+++ Task inputs +++
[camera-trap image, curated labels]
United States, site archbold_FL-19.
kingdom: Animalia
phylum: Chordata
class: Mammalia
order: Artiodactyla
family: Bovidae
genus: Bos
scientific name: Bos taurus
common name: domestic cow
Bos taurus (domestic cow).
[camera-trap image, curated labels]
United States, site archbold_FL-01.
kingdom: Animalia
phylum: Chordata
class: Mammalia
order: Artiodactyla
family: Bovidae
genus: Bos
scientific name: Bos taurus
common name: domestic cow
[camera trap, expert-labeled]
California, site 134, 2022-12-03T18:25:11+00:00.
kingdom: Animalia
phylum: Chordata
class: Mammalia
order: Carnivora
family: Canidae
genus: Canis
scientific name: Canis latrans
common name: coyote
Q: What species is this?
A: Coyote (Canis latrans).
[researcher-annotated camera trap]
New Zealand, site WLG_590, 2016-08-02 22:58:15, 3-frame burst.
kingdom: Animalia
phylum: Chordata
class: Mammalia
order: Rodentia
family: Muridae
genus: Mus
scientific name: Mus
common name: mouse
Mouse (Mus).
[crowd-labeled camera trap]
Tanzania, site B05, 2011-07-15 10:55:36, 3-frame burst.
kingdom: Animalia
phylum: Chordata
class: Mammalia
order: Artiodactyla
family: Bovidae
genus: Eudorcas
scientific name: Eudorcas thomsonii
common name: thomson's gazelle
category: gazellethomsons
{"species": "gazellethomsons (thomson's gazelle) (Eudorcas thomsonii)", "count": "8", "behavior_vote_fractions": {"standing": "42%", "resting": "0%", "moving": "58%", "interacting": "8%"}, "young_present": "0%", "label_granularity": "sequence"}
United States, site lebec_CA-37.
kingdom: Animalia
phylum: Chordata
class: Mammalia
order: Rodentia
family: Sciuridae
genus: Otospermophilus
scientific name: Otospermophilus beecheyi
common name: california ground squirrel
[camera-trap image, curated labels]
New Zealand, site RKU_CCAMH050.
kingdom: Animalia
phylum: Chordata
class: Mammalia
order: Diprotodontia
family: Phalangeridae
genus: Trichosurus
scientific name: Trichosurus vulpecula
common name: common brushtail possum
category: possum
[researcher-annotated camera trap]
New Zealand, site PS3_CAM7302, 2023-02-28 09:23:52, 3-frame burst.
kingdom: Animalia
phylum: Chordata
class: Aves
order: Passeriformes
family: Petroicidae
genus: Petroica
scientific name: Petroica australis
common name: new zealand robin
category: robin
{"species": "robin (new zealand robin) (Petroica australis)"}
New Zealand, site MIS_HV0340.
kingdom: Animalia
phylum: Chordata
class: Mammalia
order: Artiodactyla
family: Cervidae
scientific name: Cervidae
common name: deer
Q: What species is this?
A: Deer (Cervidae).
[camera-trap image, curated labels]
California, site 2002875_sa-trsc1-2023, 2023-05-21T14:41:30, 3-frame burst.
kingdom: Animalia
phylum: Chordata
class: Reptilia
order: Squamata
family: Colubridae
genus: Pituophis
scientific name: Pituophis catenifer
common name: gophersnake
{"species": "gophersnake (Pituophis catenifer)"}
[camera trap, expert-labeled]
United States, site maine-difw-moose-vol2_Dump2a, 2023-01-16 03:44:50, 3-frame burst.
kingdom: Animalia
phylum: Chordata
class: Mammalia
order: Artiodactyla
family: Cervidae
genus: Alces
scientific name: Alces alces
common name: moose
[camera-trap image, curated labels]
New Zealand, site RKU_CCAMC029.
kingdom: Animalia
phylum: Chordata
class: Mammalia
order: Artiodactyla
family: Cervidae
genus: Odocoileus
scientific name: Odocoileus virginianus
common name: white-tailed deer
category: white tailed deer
+++
• How to complete this task:
Tally up the lines in the data that hold the word "United". Only the total should be given.

• Result for this task:
4